All the more important reason to read this book by James Horn and Denise Wilburn. The Mismeasure of Education is a magnificent work, an elegantly written,  brilliantly argued and erudite exposition on why the “what,” “how” and “why” of effective teaching cannot be adequately demonstrated by sets of algorithms spawned in the ideological laboratories of scientific management at the behest of billionaire investors in instrumentalist approaches to test-based accountability.  At a time in which exercises in “test prep” have now supplanted the Pledge of Allegiance as the most generic form of patriotism in our nation’s schools, this book will serve as a sword of Damocles, hanging over the head of the nation’s educational tribunals and their adsentatores, ingratiators and sycophants in the business community. 

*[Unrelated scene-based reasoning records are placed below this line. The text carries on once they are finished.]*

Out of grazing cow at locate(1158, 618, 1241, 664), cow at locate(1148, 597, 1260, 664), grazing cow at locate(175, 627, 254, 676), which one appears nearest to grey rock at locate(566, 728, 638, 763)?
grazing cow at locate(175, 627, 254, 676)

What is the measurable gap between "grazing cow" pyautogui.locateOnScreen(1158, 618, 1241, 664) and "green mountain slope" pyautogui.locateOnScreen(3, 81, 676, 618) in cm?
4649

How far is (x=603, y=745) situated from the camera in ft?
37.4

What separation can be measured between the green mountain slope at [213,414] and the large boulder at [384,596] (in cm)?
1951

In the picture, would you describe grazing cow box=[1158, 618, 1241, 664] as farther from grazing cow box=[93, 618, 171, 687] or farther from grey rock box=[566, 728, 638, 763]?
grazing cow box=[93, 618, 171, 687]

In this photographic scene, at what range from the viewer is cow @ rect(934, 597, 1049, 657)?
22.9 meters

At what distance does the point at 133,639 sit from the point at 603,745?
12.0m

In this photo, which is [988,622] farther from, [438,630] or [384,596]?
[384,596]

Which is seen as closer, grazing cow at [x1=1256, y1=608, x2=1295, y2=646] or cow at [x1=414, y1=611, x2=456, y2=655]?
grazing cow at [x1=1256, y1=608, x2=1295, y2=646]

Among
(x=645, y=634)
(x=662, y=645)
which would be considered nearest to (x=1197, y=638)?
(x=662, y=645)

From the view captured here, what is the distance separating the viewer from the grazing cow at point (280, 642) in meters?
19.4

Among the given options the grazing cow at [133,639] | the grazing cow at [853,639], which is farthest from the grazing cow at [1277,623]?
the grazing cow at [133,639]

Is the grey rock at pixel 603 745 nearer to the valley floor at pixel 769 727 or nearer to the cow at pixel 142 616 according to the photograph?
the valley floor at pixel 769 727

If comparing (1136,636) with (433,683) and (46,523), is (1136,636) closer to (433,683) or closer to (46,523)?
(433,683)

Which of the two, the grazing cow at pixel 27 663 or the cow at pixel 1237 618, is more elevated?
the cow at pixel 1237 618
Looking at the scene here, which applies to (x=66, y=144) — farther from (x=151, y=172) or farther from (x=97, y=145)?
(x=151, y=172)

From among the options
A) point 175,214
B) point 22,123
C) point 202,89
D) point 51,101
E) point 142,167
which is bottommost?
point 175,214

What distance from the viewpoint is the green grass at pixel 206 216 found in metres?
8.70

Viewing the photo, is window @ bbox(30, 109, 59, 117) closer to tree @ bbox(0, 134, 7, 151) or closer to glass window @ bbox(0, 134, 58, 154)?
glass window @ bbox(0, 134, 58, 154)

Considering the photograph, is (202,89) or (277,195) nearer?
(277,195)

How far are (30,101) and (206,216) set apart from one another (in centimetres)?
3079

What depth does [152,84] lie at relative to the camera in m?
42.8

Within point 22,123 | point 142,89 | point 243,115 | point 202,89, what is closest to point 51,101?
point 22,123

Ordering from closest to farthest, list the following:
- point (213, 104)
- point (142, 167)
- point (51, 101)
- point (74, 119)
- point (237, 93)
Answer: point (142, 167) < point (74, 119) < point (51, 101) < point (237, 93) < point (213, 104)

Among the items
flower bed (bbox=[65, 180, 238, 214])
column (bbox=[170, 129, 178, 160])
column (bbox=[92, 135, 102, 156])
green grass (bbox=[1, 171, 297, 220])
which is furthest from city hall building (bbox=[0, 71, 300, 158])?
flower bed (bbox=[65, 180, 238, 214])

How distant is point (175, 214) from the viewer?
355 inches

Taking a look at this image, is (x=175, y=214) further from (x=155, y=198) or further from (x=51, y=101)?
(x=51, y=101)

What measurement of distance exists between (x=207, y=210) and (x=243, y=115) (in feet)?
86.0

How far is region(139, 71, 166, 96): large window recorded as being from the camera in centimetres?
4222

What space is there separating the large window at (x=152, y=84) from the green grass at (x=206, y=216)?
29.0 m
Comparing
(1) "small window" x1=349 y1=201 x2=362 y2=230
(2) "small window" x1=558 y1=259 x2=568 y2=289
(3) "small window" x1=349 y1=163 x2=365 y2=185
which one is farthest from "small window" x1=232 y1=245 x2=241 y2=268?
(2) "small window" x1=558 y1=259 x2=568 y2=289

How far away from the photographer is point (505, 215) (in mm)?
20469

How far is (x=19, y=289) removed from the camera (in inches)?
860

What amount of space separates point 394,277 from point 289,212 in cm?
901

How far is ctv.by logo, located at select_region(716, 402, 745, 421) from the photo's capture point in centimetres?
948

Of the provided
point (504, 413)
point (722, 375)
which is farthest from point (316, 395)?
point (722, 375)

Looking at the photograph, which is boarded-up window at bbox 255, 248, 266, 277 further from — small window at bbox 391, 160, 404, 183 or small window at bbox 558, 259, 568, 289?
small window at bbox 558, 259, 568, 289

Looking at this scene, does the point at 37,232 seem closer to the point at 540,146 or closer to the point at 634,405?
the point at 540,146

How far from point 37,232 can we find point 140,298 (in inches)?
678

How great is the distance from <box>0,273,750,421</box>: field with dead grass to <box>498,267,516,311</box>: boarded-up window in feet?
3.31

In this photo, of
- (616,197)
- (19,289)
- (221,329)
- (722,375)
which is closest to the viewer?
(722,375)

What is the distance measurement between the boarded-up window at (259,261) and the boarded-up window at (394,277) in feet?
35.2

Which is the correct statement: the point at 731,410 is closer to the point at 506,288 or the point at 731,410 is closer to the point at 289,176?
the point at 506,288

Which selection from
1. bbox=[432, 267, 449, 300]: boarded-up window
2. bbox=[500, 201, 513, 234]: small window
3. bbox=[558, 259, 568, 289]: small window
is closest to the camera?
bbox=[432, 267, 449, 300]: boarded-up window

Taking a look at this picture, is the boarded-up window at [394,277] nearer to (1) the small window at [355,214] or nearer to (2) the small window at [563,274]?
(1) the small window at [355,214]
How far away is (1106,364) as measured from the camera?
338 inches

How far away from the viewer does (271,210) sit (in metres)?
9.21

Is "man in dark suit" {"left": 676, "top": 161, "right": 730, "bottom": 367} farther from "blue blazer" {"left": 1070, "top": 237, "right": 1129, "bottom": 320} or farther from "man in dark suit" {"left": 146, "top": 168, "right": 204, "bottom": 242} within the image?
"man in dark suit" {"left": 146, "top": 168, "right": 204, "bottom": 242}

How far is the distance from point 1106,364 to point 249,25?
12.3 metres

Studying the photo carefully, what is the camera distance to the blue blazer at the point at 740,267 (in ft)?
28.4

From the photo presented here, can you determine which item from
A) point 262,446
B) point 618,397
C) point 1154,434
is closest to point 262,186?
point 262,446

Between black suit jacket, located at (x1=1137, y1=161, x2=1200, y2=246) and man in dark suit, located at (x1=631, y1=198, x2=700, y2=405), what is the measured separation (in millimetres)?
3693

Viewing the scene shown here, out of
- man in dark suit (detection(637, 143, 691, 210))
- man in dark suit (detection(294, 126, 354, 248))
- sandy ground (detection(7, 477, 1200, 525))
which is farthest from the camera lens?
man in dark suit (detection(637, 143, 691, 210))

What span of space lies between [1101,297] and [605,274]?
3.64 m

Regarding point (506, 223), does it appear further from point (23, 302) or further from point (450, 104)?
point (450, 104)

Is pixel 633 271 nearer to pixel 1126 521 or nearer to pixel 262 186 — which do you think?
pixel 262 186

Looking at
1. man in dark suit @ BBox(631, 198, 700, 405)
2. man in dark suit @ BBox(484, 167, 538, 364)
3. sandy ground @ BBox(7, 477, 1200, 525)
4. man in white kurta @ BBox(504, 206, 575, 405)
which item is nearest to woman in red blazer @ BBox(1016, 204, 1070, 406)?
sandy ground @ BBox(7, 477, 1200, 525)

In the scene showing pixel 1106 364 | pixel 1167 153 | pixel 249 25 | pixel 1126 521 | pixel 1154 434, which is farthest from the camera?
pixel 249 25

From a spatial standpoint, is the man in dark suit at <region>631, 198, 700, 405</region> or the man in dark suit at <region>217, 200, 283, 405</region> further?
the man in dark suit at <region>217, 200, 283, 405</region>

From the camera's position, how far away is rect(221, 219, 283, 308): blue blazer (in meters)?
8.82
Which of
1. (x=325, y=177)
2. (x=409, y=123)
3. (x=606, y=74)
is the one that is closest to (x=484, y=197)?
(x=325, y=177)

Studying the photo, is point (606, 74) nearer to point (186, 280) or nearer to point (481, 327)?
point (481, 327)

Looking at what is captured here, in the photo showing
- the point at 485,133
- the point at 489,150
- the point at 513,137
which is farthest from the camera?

In an age of ‘advocacy philanthropy,’ where the business elite and other financial opportunists sit comfortably at the helm of educational policy-making, where advocates for programs supported by funds from the student loan business to increase access to college for students who must borrow heavily to attend are not judged to be enemies of democracy but rather held up as examples of good citizenship, and where the overall agenda of educational reform is to establish alternatives to public education at public expense, The Mismeasure of Education will have a profound resonance with those who are fed up with the hijacking of our nation’s education system.

This is a book that must be read by everyone interested in the future of our schools. It is a book that advocates real educational justice, for student, teachers, administrators and the public; it is informed by impressive scholarship and compelling argument.  It is surely to become a classic work.